_What is needed_
Please swap "camera's angle" for "camera's viewpoint" in the items from the line with "Looking from the" to the line with "In the photograph, which", and give those lines back with nothing else changed.

_Source data_
------------------------------
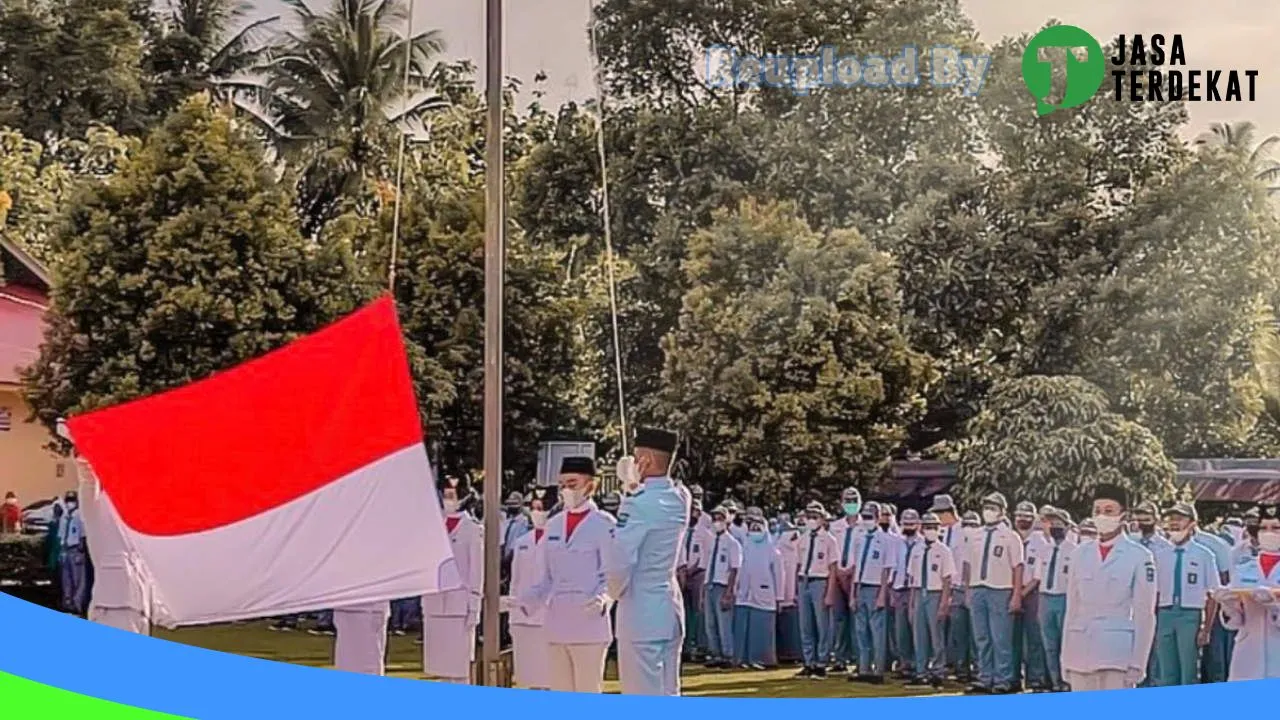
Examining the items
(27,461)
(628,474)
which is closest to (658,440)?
------------------------------
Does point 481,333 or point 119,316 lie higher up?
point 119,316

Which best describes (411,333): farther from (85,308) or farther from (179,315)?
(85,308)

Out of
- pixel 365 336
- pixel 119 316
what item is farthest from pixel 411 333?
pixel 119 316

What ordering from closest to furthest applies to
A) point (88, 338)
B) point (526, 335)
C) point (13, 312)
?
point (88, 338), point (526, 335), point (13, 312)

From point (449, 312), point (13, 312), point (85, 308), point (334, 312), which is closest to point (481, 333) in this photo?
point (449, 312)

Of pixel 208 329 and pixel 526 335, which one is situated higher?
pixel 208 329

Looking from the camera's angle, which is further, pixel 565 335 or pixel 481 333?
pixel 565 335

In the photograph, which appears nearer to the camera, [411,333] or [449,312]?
------------------------------
_Result for this exercise_
Looking from the camera's viewpoint, which is further, pixel 565 335 or pixel 481 333?
pixel 565 335

In the photograph, which appears nearer to the camera, [411,333] or [449,312]?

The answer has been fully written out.